[[ Excerpt open ]]

Special Advisor for Holocaust Issues
- Incumbent
- Assumed office December 18, 2013
- President: Barack Obama Donald Trump Joe Biden Donald Trump
- Preceded by: Position established

8th United States Deputy Secretary of the Treasury
- In office July 16, 1999 – January 20, 2001
- President: Bill Clinton
- Preceded by: Larry Summers
- Succeeded by: Kenneth Dam

14th Under Secretary of State for Economic, Business, and Agricultural Affairs
- In office June 6, 1997 – July 16, 1999
- President: Bill Clinton
- Preceded by: Joan Spero
- Succeeded by: Alan Larson

Under Secretary of Commerce for International Trade
- In office April 1996 – June 6, 1997
- President: Bill Clinton
- Preceded by: Timothy Hauser (acting)
- Succeeded by: David L. Aaron

United States Ambassador to the European Union
- In office August 2, 1993 – April 1996
- President: Bill Clinton
- Preceded by: James Dobbins
- Succeeded by: Vernon Weaver

White House Domestic Affairs Advisor
- In office January 20, 1977 – January 20, 1981
- President: Jimmy Carter
- Preceded by: James Cannon
- Succeeded by: Ralph Bledsoe (1985)

Personal details
- Born: Stuart Elliott Eizenstat January 15, 1943 (age 83) Chicago, Illinois, U.S.
- Party: Democratic
- Spouse: Frances Eizenstat
- Education: University of North Carolina at Chapel Hill (BA) Harvard University (JD)

[[ Excerpt closed ]]

Problem → Copy the stretch of the Eizenstat career summary from "14th Under Secretary" through "Timothy Hauser (acting)", substituting "Predecessor" for each occurrence of "Preceded by".

[[ Information provided open ]]

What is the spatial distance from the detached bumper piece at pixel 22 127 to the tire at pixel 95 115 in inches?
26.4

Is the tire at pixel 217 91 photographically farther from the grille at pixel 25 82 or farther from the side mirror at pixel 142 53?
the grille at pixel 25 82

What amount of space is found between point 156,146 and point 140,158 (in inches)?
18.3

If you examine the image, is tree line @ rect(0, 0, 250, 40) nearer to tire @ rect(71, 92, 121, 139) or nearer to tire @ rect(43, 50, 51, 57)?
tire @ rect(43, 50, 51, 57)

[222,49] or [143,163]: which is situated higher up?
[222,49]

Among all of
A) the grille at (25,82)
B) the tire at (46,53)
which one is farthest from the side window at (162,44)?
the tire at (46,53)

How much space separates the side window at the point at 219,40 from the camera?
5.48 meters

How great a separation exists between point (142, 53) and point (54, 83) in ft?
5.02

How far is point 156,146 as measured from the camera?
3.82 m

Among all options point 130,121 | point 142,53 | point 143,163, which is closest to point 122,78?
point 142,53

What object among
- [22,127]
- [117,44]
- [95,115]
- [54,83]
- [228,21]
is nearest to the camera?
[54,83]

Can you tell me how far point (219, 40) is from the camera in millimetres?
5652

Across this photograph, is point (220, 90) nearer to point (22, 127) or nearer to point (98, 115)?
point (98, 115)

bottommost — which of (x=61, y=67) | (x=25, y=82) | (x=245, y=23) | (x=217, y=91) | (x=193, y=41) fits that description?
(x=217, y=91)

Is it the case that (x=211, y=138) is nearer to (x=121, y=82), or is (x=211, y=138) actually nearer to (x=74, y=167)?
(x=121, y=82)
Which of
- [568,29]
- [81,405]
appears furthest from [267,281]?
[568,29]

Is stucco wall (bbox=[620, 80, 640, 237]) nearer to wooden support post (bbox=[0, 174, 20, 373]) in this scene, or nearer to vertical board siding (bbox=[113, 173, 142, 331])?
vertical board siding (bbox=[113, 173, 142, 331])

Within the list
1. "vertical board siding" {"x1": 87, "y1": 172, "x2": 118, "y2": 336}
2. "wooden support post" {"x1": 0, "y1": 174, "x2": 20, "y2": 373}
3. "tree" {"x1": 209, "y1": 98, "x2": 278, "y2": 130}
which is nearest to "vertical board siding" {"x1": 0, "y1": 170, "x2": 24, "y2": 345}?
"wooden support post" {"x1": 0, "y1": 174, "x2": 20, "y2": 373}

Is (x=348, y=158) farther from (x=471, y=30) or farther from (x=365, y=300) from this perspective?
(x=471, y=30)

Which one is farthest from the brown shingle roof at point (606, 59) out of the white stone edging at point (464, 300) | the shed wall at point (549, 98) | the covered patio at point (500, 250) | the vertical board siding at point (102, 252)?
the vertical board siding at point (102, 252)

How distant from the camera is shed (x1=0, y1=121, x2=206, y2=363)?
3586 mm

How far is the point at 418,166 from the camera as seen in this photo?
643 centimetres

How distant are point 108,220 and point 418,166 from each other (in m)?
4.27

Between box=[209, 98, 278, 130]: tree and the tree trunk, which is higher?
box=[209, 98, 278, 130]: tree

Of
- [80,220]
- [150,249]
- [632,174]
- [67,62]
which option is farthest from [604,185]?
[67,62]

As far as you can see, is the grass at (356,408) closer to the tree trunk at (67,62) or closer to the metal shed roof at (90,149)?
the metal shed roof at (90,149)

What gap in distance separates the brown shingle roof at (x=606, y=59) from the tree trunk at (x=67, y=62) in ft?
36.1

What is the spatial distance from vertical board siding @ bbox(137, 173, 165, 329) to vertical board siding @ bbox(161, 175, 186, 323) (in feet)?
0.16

[[ Information provided closed ]]

Answer to this exercise →
14th Under Secretary of State for Economic, Business, and Agricultural Affairs
- In office June 6, 1997 – July 16, 1999
- President: Bill Clinton
- Predecessor: Joan Spero
- Succeeded by: Alan Larson

Under Secretary of Commerce for International Trade
- In office April 1996 – June 6, 1997
- President: Bill Clinton
- Predecessor: Timothy Hauser (acting)